[Brief]:
Copy out the lines from the one that has "Portrayed in this" through the last line, requests included. Shift every number in the answers, both the distance and the coordinates, by adding -78 to it.

[Materials provided]:
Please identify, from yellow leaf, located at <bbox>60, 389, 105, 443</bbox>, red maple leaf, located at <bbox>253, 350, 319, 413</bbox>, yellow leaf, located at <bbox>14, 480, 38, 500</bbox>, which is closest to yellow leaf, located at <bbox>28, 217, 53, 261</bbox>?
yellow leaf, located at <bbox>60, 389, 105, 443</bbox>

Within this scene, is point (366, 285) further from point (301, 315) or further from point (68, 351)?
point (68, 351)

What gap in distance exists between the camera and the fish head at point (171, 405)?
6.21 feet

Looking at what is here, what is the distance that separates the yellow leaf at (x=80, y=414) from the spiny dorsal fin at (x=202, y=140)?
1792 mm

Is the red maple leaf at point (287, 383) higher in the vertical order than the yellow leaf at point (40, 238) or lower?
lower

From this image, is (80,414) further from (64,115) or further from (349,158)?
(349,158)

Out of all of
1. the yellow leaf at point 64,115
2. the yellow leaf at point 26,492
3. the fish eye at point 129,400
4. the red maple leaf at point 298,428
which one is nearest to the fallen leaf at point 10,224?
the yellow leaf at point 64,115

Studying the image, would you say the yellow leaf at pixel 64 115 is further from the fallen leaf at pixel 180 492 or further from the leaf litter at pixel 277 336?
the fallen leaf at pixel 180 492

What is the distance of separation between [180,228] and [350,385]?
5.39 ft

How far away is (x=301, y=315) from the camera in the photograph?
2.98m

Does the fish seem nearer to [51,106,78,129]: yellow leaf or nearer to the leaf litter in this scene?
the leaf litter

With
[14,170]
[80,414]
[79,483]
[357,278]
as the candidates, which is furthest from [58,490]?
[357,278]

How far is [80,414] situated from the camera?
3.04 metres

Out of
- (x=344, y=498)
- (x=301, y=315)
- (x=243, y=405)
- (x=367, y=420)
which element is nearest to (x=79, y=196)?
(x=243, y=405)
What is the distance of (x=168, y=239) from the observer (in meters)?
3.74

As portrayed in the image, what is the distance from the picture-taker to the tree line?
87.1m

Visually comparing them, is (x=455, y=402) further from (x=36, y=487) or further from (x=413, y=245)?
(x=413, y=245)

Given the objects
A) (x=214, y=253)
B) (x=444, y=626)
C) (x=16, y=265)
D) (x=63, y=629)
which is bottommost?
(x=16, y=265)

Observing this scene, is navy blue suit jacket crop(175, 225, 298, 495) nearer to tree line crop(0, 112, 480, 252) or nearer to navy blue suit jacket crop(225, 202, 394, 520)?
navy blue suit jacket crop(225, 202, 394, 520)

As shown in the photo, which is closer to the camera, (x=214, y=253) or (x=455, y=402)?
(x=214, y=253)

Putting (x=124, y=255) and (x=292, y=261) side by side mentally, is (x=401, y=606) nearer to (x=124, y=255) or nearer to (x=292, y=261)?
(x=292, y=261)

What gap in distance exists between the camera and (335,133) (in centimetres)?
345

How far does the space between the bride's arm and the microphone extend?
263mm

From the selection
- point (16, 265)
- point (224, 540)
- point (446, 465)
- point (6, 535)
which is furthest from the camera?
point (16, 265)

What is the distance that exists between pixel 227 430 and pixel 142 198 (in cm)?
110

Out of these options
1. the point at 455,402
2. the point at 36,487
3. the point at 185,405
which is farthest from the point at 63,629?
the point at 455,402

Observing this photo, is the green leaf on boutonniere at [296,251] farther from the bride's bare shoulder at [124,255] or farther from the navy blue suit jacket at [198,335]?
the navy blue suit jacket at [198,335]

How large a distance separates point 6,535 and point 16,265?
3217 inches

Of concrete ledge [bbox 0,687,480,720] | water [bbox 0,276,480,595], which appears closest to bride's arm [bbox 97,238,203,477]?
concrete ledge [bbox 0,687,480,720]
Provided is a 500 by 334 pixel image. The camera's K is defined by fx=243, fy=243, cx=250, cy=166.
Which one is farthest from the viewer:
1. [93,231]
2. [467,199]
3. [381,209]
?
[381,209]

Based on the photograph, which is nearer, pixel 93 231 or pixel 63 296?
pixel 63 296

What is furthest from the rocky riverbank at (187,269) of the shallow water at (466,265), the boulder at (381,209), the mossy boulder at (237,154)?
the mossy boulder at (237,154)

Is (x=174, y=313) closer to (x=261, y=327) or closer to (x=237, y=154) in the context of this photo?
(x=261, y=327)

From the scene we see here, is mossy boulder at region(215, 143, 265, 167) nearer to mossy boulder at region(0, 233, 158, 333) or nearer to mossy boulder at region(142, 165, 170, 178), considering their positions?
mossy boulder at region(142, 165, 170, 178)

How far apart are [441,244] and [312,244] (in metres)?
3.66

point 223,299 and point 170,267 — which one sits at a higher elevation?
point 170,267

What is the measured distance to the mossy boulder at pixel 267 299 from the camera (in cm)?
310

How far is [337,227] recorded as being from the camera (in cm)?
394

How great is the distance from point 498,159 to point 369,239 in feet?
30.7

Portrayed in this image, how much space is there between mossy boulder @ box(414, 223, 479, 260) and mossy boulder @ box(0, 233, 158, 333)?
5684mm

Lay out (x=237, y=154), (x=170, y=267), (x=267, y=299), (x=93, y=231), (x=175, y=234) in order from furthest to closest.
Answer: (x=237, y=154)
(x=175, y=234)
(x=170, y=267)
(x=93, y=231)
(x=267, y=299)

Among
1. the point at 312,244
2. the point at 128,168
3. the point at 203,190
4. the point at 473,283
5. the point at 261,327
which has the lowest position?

[The solution]:
Portrayed in this image, how much space is there between mossy boulder @ box(414, 223, 479, 260) and mossy boulder @ box(0, 233, 158, 333)?
5606mm

Lay out (x=237, y=154), (x=170, y=267), (x=267, y=299), (x=93, y=231), (x=175, y=234) in order from furthest to closest.
Answer: (x=159, y=76)
(x=97, y=156)
(x=92, y=189)
(x=15, y=153)
(x=189, y=221)

Among
1. the point at 312,244
2. the point at 128,168
3. the point at 203,190
4. the point at 473,283
5. the point at 261,327
which has the lowest position?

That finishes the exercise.